- PASSAGE SHOWN

◆ ◆ ◆ ◆

- Type:: ISU Championship
- Date:: February 27 – March 4
- Season:: 2011–12
- Location:: Minsk, Belarus
- Host:: Skating Union of Belarus

Champions
- Men's singles: Yan Han
- Ladies' singles: Yulia Lipnitskaya
- Pairs: Sui Wenjing / Han Cong
- Ice dance: Victoria Sinitsina / Ruslan Zhiganshin

Navigation
- Previous: 2011 World Junior Championships
- Next: 2013 World Junior Championships

= 2012 World Junior Figure Skating Championships =

The 2012 World Junior Figure Skating Championships was an international figure skating competition in the 2011–12 season. Commonly called "World Juniors" and "Junior Worlds", the event determined the World Junior champions in the disciplines of men's singles, ladies singles, pair skating, and ice dancing. The event was held in Minsk, Belarus from 27 February to 4 March 2012.

◆ ◆ ◆ ◆

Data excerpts
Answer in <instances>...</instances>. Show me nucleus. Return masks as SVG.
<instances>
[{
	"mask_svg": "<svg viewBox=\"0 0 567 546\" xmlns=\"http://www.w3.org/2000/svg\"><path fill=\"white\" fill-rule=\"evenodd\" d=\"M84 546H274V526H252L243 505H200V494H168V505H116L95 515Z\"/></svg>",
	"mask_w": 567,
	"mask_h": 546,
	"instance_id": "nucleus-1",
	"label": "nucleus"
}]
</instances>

◆ ◆ ◆ ◆

- WHAT YOU WILL DO
Can you carry on the article about the 2012 World Junior Figure Skating Championships, picking up right after its last sentence?

- ANSWER
==Qualification==
The competition was open to skaters from ISU member nations who were at least 13 but not 19—or 21 for male pair skaters and ice dancers—before July 1, 2011, in their place of birth. Thus, competitors had to be born before July 1, 1998, but not earlier than July 1, 1992, except male pair skaters and ice dancers who could be born no earlier than July 1, 1990. National associations selected their entries according to their own criteria.

The term "Junior" in ISU competition refers to age, not skill level. Skaters may remain age-eligible for Junior Worlds even after competing nationally and internationally at the senior level. At junior events, the ISU requires that all programs conform to junior-specific rules regarding program length, jumping passes, types of elements, etc.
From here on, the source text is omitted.